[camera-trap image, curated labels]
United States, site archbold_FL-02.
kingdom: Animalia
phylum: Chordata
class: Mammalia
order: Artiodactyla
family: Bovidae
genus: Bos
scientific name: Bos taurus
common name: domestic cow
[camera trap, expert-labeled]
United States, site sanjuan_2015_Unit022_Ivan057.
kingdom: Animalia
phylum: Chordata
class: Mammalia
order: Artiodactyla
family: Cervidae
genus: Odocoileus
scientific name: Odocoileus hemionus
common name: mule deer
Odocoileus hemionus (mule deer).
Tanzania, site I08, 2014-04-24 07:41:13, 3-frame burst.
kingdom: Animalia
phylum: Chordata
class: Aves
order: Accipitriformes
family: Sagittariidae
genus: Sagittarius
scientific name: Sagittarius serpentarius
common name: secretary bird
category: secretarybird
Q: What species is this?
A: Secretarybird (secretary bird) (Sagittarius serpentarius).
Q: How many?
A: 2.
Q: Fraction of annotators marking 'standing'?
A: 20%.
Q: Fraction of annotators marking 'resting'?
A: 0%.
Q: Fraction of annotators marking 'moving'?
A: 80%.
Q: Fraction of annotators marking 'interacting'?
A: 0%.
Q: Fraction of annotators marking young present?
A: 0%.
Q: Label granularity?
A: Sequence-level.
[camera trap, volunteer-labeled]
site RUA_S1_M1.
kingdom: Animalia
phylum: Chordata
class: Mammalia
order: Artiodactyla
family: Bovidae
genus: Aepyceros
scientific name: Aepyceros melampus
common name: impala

#####

Search the material above for the word "marking", then copy each line that holds it.

> _ANSWER BELOW_:
Q: Fraction of annotators marking 'standing'?
Q: Fraction of annotators marking 'resting'?
Q: Fraction of annotators marking 'moving'?
Q: Fraction of annotators marking 'interacting'?
Q: Fraction of annotators marking young present?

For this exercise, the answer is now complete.